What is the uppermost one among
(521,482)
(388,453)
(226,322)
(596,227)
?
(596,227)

---+---

WHAT YOU HAVE TO DO: Please transcribe each item above line by line, with every character unchanged.

OUTPUT OF THE TASK:
What is the uppermost one among
(521,482)
(388,453)
(226,322)
(596,227)
?
(596,227)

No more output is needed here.